_Excerpted data_.
***

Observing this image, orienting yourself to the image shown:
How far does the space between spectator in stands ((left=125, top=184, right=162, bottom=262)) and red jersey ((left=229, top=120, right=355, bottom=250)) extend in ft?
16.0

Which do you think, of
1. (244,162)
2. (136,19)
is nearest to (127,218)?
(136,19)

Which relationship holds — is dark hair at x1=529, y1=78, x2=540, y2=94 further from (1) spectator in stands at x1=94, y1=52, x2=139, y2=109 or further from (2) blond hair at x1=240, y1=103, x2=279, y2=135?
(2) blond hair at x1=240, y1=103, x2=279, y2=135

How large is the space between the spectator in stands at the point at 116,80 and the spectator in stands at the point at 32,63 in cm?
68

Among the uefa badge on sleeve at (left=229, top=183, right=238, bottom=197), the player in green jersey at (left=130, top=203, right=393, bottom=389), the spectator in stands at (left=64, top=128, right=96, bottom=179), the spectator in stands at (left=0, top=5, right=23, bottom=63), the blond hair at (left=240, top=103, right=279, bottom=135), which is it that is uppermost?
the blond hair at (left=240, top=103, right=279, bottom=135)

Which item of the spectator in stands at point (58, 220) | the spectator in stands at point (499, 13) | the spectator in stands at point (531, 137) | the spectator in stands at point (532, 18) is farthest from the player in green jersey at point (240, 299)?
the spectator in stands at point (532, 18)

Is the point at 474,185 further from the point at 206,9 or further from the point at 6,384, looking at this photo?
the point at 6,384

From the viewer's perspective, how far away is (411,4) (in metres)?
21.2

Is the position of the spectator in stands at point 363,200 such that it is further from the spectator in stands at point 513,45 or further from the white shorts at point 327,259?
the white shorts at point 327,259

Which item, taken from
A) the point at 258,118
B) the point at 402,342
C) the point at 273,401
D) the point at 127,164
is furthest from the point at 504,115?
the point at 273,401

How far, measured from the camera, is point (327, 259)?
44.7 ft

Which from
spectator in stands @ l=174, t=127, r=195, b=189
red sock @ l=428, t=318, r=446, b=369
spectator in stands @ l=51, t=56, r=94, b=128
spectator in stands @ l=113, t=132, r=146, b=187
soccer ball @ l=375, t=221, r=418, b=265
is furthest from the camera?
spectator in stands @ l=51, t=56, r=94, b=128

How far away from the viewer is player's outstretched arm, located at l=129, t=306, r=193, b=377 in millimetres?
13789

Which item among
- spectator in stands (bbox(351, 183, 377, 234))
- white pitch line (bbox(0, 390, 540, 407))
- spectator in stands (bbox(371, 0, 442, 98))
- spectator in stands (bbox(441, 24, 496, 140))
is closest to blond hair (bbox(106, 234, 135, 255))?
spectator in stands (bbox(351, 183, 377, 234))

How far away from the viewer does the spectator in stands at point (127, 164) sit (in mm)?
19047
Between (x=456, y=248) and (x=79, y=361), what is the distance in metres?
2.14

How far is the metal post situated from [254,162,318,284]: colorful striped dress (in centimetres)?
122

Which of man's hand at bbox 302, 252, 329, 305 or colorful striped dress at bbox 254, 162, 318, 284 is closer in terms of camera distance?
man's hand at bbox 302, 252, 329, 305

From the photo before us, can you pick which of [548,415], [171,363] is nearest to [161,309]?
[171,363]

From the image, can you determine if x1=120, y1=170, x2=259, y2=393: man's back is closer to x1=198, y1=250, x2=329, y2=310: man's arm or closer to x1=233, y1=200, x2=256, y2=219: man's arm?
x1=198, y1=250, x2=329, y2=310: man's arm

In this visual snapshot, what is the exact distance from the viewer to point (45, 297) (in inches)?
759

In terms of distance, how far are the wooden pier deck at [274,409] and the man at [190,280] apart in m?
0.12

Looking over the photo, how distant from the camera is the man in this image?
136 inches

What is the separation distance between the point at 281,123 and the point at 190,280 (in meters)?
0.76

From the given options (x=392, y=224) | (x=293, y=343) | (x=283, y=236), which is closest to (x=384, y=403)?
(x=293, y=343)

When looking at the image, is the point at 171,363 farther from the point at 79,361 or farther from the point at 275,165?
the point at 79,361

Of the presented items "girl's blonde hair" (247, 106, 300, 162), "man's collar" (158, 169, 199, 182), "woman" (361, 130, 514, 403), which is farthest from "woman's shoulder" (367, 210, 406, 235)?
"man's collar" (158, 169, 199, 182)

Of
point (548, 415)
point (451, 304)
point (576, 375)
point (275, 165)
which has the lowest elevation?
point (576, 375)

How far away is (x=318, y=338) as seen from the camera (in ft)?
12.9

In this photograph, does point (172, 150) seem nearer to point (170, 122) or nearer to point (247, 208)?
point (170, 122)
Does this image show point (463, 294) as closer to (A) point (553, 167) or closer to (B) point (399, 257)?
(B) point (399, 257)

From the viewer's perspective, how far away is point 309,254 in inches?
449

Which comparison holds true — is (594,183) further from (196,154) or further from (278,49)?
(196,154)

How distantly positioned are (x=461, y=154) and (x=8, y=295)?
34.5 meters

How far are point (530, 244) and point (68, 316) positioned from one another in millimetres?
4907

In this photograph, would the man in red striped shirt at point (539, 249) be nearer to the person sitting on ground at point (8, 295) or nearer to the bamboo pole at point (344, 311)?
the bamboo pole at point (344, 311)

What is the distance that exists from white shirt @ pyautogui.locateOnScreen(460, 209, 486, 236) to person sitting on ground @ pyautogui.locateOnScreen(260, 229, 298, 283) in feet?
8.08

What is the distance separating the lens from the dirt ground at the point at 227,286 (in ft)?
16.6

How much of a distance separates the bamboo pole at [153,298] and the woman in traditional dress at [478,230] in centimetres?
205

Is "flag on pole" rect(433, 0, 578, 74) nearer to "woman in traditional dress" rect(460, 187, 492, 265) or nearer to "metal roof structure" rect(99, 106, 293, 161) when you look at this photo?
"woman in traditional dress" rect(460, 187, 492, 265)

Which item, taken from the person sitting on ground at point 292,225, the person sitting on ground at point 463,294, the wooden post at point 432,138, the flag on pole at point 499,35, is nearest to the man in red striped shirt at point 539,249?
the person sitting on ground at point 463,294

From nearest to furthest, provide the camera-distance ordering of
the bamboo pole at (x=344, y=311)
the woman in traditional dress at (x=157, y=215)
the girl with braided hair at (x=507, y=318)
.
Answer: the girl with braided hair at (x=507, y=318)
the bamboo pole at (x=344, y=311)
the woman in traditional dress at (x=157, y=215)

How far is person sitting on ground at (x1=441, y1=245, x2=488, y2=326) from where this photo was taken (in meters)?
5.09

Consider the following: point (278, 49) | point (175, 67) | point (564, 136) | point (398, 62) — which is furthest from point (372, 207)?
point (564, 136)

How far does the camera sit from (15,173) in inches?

***

_Exercise aim_.
Each line above must be printed exactly as it appears.

_Answer to this task_.
Observing this image, orienting yourself to the image shown:
How far does the space between spectator in stands ((left=125, top=184, right=162, bottom=262)) and red jersey ((left=229, top=120, right=355, bottom=250)) extend in ft?
16.0

Which do you think, of
1. (244,162)
2. (136,19)
is nearest to (127,218)?
(136,19)

Which relationship holds — is dark hair at x1=529, y1=78, x2=540, y2=94 further from (1) spectator in stands at x1=94, y1=52, x2=139, y2=109 or further from (2) blond hair at x1=240, y1=103, x2=279, y2=135?
(2) blond hair at x1=240, y1=103, x2=279, y2=135

How large is the space between the spectator in stands at the point at 116,80 and the spectator in stands at the point at 32,63 in cm?
68

Among the uefa badge on sleeve at (left=229, top=183, right=238, bottom=197), the player in green jersey at (left=130, top=203, right=393, bottom=389), the spectator in stands at (left=64, top=128, right=96, bottom=179), the spectator in stands at (left=0, top=5, right=23, bottom=63), the blond hair at (left=240, top=103, right=279, bottom=135), which is it that is uppermost?
the blond hair at (left=240, top=103, right=279, bottom=135)

Which item of the spectator in stands at point (58, 220) | the spectator in stands at point (499, 13) | the spectator in stands at point (531, 137) | the spectator in stands at point (532, 18) is farthest from the player in green jersey at point (240, 299)?
the spectator in stands at point (532, 18)

Is the point at 474,185 further from the point at 206,9 or further from the point at 6,384, looking at this photo?
the point at 6,384

From the viewer's perspective, how far away is (411,4) (in metres)?
21.2

Is the position of the spectator in stands at point 363,200 such that it is further from the spectator in stands at point 513,45 or further from the white shorts at point 327,259?
the white shorts at point 327,259

Which item, taken from
A) the point at 258,118
B) the point at 402,342
C) the point at 273,401
D) the point at 127,164
is furthest from the point at 504,115?
the point at 273,401

How far, measured from the camera, is point (327, 259)?
44.7 ft

Which from
spectator in stands @ l=174, t=127, r=195, b=189
red sock @ l=428, t=318, r=446, b=369
spectator in stands @ l=51, t=56, r=94, b=128
spectator in stands @ l=113, t=132, r=146, b=187
soccer ball @ l=375, t=221, r=418, b=265
is furthest from the camera?
spectator in stands @ l=51, t=56, r=94, b=128

How far away from the viewer is player's outstretched arm, located at l=129, t=306, r=193, b=377 in millimetres?
13789

Which item among
- spectator in stands (bbox(351, 183, 377, 234))
- white pitch line (bbox(0, 390, 540, 407))
- spectator in stands (bbox(371, 0, 442, 98))
- spectator in stands (bbox(441, 24, 496, 140))
is closest to blond hair (bbox(106, 234, 135, 255))?
spectator in stands (bbox(351, 183, 377, 234))

How far away from the viewer does the spectator in stands at point (127, 164) sit (in mm)?
19047
Between (x=456, y=248) and (x=79, y=361), what is the distance in metres?
2.14

How far is the metal post situated from [254,162,318,284]: colorful striped dress (in centimetres)?
122

Which of man's hand at bbox 302, 252, 329, 305 or colorful striped dress at bbox 254, 162, 318, 284 is closer in terms of camera distance?
man's hand at bbox 302, 252, 329, 305

From the photo before us, can you pick which of [548,415], [171,363] is nearest to [161,309]?
[171,363]

From the image, can you determine if x1=120, y1=170, x2=259, y2=393: man's back is closer to x1=198, y1=250, x2=329, y2=310: man's arm or closer to x1=233, y1=200, x2=256, y2=219: man's arm?
x1=198, y1=250, x2=329, y2=310: man's arm

In this visual snapshot, what is the exact distance from the viewer to point (45, 297) (in inches)?
759

In terms of distance, how far are the wooden pier deck at [274,409] and the man at [190,280] apart in m?
0.12

Looking over the photo, how distant from the camera is the man in this image?
136 inches

What is the separation distance between the point at 281,123 and the point at 190,280 (in meters)?
0.76

From the given options (x=392, y=224) | (x=293, y=343) | (x=283, y=236), which is closest to (x=384, y=403)?
(x=293, y=343)

When looking at the image, is the point at 171,363 farther from the point at 79,361 or farther from the point at 275,165?
the point at 79,361

Of the presented items "girl's blonde hair" (247, 106, 300, 162), "man's collar" (158, 169, 199, 182), "woman" (361, 130, 514, 403), which is farthest from "woman's shoulder" (367, 210, 406, 235)?
"man's collar" (158, 169, 199, 182)

Of
point (548, 415)
point (451, 304)
point (576, 375)
point (275, 165)
which has the lowest elevation?
point (576, 375)

How far away is (x=318, y=338) as seen from the camera (in ft)?
12.9

In this photograph, does point (172, 150) seem nearer to point (170, 122) or nearer to point (247, 208)?
point (170, 122)
Does this image show point (463, 294) as closer to (A) point (553, 167) or closer to (B) point (399, 257)?
(B) point (399, 257)

From the viewer's perspective, how far away is point 309,254 in inches?
449

Which comparison holds true — is (594,183) further from (196,154) or further from (278,49)?
(196,154)

How distantly positioned are (x=461, y=154) and (x=8, y=295)?
34.5 meters

How far are point (530, 244) and point (68, 316) positioned from one another in millimetres?
4907

In this photograph, would the man in red striped shirt at point (539, 249) be nearer to the person sitting on ground at point (8, 295) or nearer to the bamboo pole at point (344, 311)?
the bamboo pole at point (344, 311)

What is the distance that exists from white shirt @ pyautogui.locateOnScreen(460, 209, 486, 236) to person sitting on ground @ pyautogui.locateOnScreen(260, 229, 298, 283) in feet?
8.08

What is the distance separating the lens from the dirt ground at the point at 227,286 (in ft)?
16.6

How much of a distance separates the bamboo pole at [153,298] and the woman in traditional dress at [478,230] in centimetres?
205

Is "flag on pole" rect(433, 0, 578, 74) nearer to "woman in traditional dress" rect(460, 187, 492, 265) or nearer to "metal roof structure" rect(99, 106, 293, 161) when you look at this photo?
"woman in traditional dress" rect(460, 187, 492, 265)

Which item, taken from the person sitting on ground at point 292,225, the person sitting on ground at point 463,294, the wooden post at point 432,138, the flag on pole at point 499,35, is nearest to the man in red striped shirt at point 539,249?
the person sitting on ground at point 463,294

From nearest to furthest, provide the camera-distance ordering of
the bamboo pole at (x=344, y=311)
the woman in traditional dress at (x=157, y=215)
the girl with braided hair at (x=507, y=318)
.
Answer: the girl with braided hair at (x=507, y=318)
the bamboo pole at (x=344, y=311)
the woman in traditional dress at (x=157, y=215)

How far is person sitting on ground at (x1=441, y1=245, x2=488, y2=326) from where this photo was taken (in meters)?
5.09

Consider the following: point (278, 49) | point (175, 67) | point (564, 136) | point (398, 62) — which is furthest from point (372, 207)?
point (564, 136)

How far does the camera sit from (15,173) in inches?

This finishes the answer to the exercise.